## Directions for this task
Extract each line of the data below in which the string "white" appears.

Begin Provided information

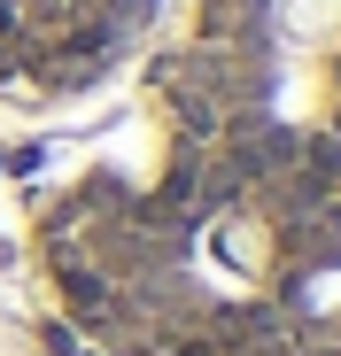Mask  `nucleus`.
I'll list each match as a JSON object with an SVG mask.
<instances>
[{
	"instance_id": "1",
	"label": "nucleus",
	"mask_w": 341,
	"mask_h": 356,
	"mask_svg": "<svg viewBox=\"0 0 341 356\" xmlns=\"http://www.w3.org/2000/svg\"><path fill=\"white\" fill-rule=\"evenodd\" d=\"M148 31V0H0V86H93Z\"/></svg>"
},
{
	"instance_id": "2",
	"label": "nucleus",
	"mask_w": 341,
	"mask_h": 356,
	"mask_svg": "<svg viewBox=\"0 0 341 356\" xmlns=\"http://www.w3.org/2000/svg\"><path fill=\"white\" fill-rule=\"evenodd\" d=\"M303 356H341V325H333V333H318V341H310Z\"/></svg>"
}]
</instances>
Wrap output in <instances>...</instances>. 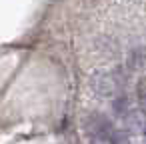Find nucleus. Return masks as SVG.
I'll return each instance as SVG.
<instances>
[{
	"mask_svg": "<svg viewBox=\"0 0 146 144\" xmlns=\"http://www.w3.org/2000/svg\"><path fill=\"white\" fill-rule=\"evenodd\" d=\"M118 84H120L118 78L114 74H108V72H100L96 76H92V82H90L92 90L100 96H112L118 90Z\"/></svg>",
	"mask_w": 146,
	"mask_h": 144,
	"instance_id": "1",
	"label": "nucleus"
},
{
	"mask_svg": "<svg viewBox=\"0 0 146 144\" xmlns=\"http://www.w3.org/2000/svg\"><path fill=\"white\" fill-rule=\"evenodd\" d=\"M108 144H130V142H128L126 132H122V130H114L112 136H110V140H108Z\"/></svg>",
	"mask_w": 146,
	"mask_h": 144,
	"instance_id": "2",
	"label": "nucleus"
},
{
	"mask_svg": "<svg viewBox=\"0 0 146 144\" xmlns=\"http://www.w3.org/2000/svg\"><path fill=\"white\" fill-rule=\"evenodd\" d=\"M142 134H144V136H146V120H144V122H142Z\"/></svg>",
	"mask_w": 146,
	"mask_h": 144,
	"instance_id": "3",
	"label": "nucleus"
}]
</instances>
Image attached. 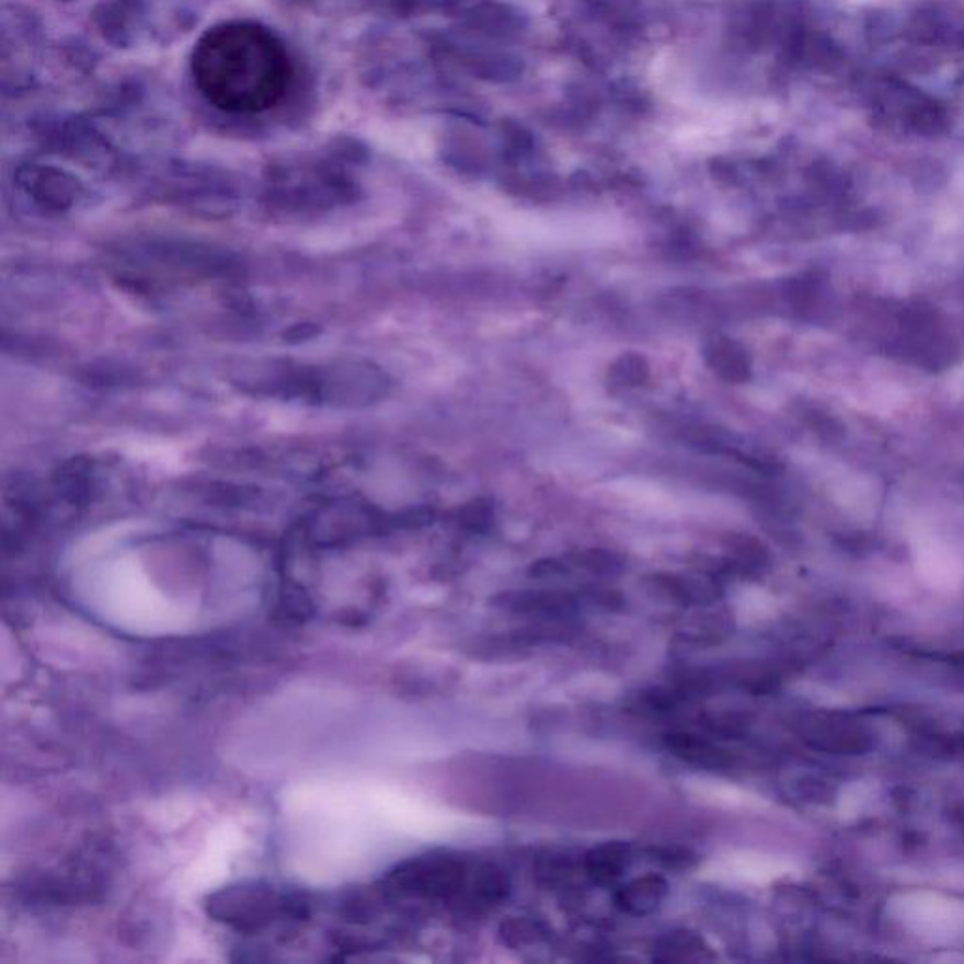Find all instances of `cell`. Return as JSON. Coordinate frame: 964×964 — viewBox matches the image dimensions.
I'll list each match as a JSON object with an SVG mask.
<instances>
[{
    "label": "cell",
    "instance_id": "6da1fadb",
    "mask_svg": "<svg viewBox=\"0 0 964 964\" xmlns=\"http://www.w3.org/2000/svg\"><path fill=\"white\" fill-rule=\"evenodd\" d=\"M191 68L204 99L227 114L266 112L283 101L292 80L287 49L253 21H225L202 34Z\"/></svg>",
    "mask_w": 964,
    "mask_h": 964
},
{
    "label": "cell",
    "instance_id": "7a4b0ae2",
    "mask_svg": "<svg viewBox=\"0 0 964 964\" xmlns=\"http://www.w3.org/2000/svg\"><path fill=\"white\" fill-rule=\"evenodd\" d=\"M234 382L243 392L259 398L343 409L371 405L389 392V377L362 360L306 366L266 358L241 364Z\"/></svg>",
    "mask_w": 964,
    "mask_h": 964
},
{
    "label": "cell",
    "instance_id": "3957f363",
    "mask_svg": "<svg viewBox=\"0 0 964 964\" xmlns=\"http://www.w3.org/2000/svg\"><path fill=\"white\" fill-rule=\"evenodd\" d=\"M709 362L718 376H722L727 381H744L748 377V360L744 351H741L735 343H712V347L709 348Z\"/></svg>",
    "mask_w": 964,
    "mask_h": 964
},
{
    "label": "cell",
    "instance_id": "277c9868",
    "mask_svg": "<svg viewBox=\"0 0 964 964\" xmlns=\"http://www.w3.org/2000/svg\"><path fill=\"white\" fill-rule=\"evenodd\" d=\"M612 379L623 387H636L641 382L646 381L649 377V366L641 356L630 355L623 356L612 366L610 371Z\"/></svg>",
    "mask_w": 964,
    "mask_h": 964
}]
</instances>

End Provided information

## Answer to this task
	"mask_svg": "<svg viewBox=\"0 0 341 356\" xmlns=\"http://www.w3.org/2000/svg\"><path fill=\"white\" fill-rule=\"evenodd\" d=\"M148 31V0H0V86H93Z\"/></svg>"
	"mask_svg": "<svg viewBox=\"0 0 341 356\" xmlns=\"http://www.w3.org/2000/svg\"><path fill=\"white\" fill-rule=\"evenodd\" d=\"M303 356H341V325H333V333H318V341H310Z\"/></svg>"
	"mask_svg": "<svg viewBox=\"0 0 146 144\" xmlns=\"http://www.w3.org/2000/svg\"><path fill=\"white\" fill-rule=\"evenodd\" d=\"M118 84H120L118 78L114 74H108V72H100L96 76H92V82H90L92 90L100 96H112L118 90Z\"/></svg>",
	"mask_svg": "<svg viewBox=\"0 0 146 144\" xmlns=\"http://www.w3.org/2000/svg\"><path fill=\"white\" fill-rule=\"evenodd\" d=\"M108 144H130V142H128L126 132H122V130H114L112 136H110V140H108Z\"/></svg>",
	"mask_svg": "<svg viewBox=\"0 0 146 144\" xmlns=\"http://www.w3.org/2000/svg\"><path fill=\"white\" fill-rule=\"evenodd\" d=\"M142 134H144V136H146V120H144V122H142Z\"/></svg>",
    "mask_svg": "<svg viewBox=\"0 0 964 964\" xmlns=\"http://www.w3.org/2000/svg\"><path fill=\"white\" fill-rule=\"evenodd\" d=\"M191 68L204 99L227 114L266 112L283 101L292 80L287 49L253 21H225L202 34Z\"/></svg>",
    "mask_svg": "<svg viewBox=\"0 0 964 964\" xmlns=\"http://www.w3.org/2000/svg\"><path fill=\"white\" fill-rule=\"evenodd\" d=\"M234 382L243 392L259 398L343 409L371 405L389 392V377L362 360L306 366L266 358L241 364Z\"/></svg>",
    "mask_svg": "<svg viewBox=\"0 0 964 964\" xmlns=\"http://www.w3.org/2000/svg\"><path fill=\"white\" fill-rule=\"evenodd\" d=\"M709 362L718 376H722L727 381H744L748 377V360L744 351H741L735 343H712V347L709 348Z\"/></svg>",
    "mask_svg": "<svg viewBox=\"0 0 964 964\" xmlns=\"http://www.w3.org/2000/svg\"><path fill=\"white\" fill-rule=\"evenodd\" d=\"M612 379L623 387H636L641 382L646 381L649 377V366L641 356L630 355L623 356L612 366L610 371Z\"/></svg>",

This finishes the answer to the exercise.